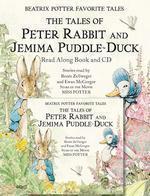 Beatrix Potter Favorite Tales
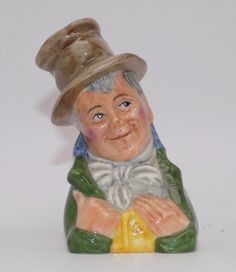 Dickens House Museum Artful Dodger Candle Snuffer Charles Dickens Fine Porcelain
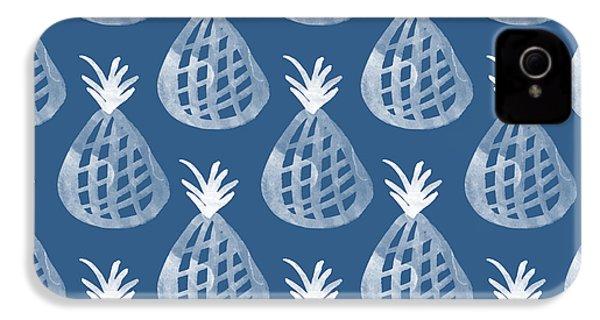 Indigo Pineapple Party IPhone 4 Case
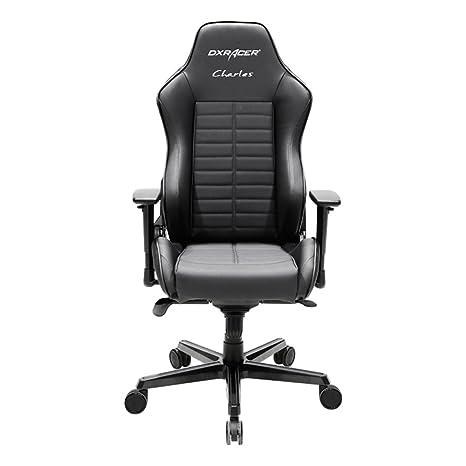 DXRacer Drifting serie Doh/dj133/N con nombre de carreras de silla de oficina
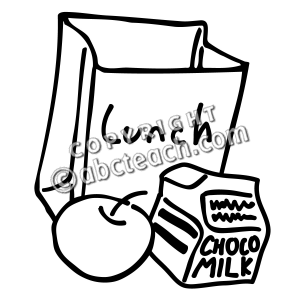 lunch box clipart clipart panda free clipart images rh clipartpanda com lunch bag clipart free sack lunch clipart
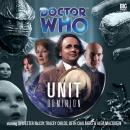 Doctor Who - UNIT: Dominion, Jason Arnopp, Nicholas Briggs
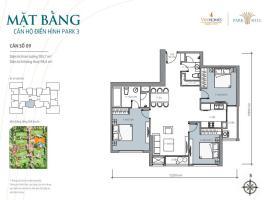 Bán tòa Park3 căn hộ số 09 Times City Park Hill - Tầng: 10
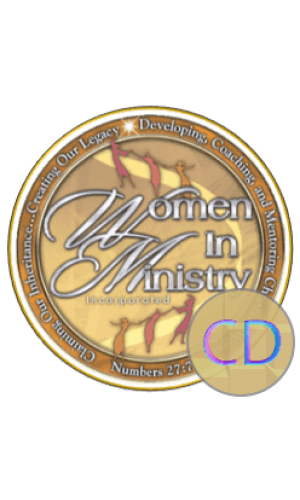 WIM Conference CD Set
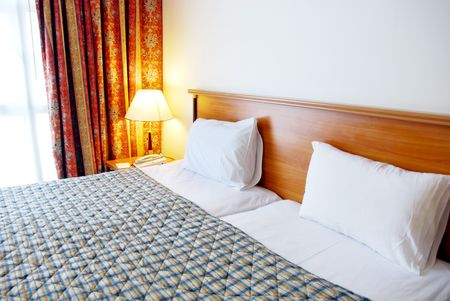 Bed room interior Stock Photo - 1053134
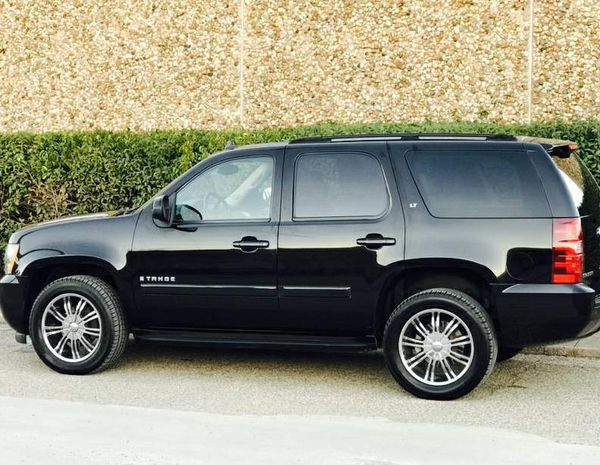 07 Chevrolet Tahoe runs and drives excellent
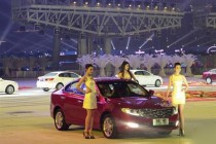 广汽拟在俄罗斯和伊朗投产传祺自主品牌车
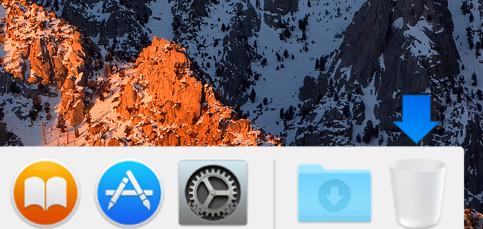 Recupera tus archivos borrados de tu Mac gracias a iCloud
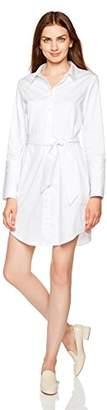 Essentialist Women's Stretch Poplin Wide Cuff Shirtdress with Sash (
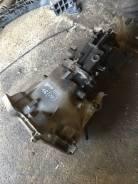 BMW 316, E36, механическая коробка передач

ACTION ITEM ->
Omit the pictures and give the material again, exactly and in full.

THE COMPLETED TASK ->
 Beatrix Potter Favorite Tales
 Dickens House Museum Artful Dodger Candle Snuffer Charles Dickens Fine Porcelain
 Indigo Pineapple Party IPhone 4 Case
 DXRacer Drifting serie Doh/dj133/N con nombre de carreras de silla de oficina
 lunch box clipart clipart panda free clipart images rh clipartpanda com lunch bag clipart free sack lunch clipart
 Doctor Who - UNIT: Dominion, Jason Arnopp, Nicholas Briggs
 Bán tòa Park3 căn hộ số 09 Times City Park Hill - Tầng: 10
 WIM Conference CD Set
 Bed room interior Stock Photo - 1053134
 07 Chevrolet Tahoe runs and drives excellent
 广汽拟在俄罗斯和伊朗投产传祺自主品牌车
 Recupera tus archivos borrados de tu Mac gracias a iCloud
 Essentialist Women's Stretch Poplin Wide Cuff Shirtdress with Sash (
 BMW 316, E36, механическая коробка передач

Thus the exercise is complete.